Salesloft provides an AI chatbot called Drift that integrates with Salesforce. Salesloft customers, like Google, Cloudflare, and others, gave Drift access to their Salesforce data, which allowed the chatbot to provide relevant information to the chatbot users.

Attackers reportedly compromised Salesloft’s GitHub account, which is where they store and manage the Drift source code. Attackers leveraged that access to gain access Salesloft’s Amazon Web Services (AWS) environment from which they stole the access keys used by Drift to access companies’ Salesforce environments. In total, over 1.5 billion records were stolen from 760 organizations including prominent tech giants like Google, Cloudflare, SentinelOne, Zscaler, and Palo Alto Networks.

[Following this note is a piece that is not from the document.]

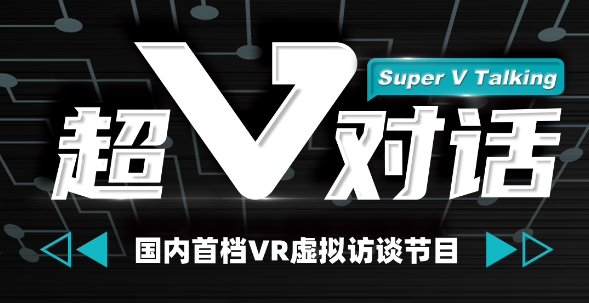 超V对话:Facebook谈VR/AR交互设计与内容发展趋势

Source:  TechCrunch – Salesloft says Drift customer data thefts linked to March GitHub account hack

• 2025 – NPM Mayhem

npmjs.com, the world’s largest repository of open-source code libraries, is used by over 17 million software developers across the world. In September alone, npm was successfully attacked twice. One of the attacks was a self-propagating malware called Shai-Hulud, so named after the giant sandworms in Frank Herbert’s Dune universe. It tunneled its way into roughly 700 software developer libraries, which were downloaded billions of times by developers and automated build systems. Among the effects, attackers were able to steal over 400,000 highly sensitive authentication tokens, such as those that allow privileged system-to-system communications. Months later, as of the time of this article, new methods to bypass npm’s fixes have been discovered and remain unpatched.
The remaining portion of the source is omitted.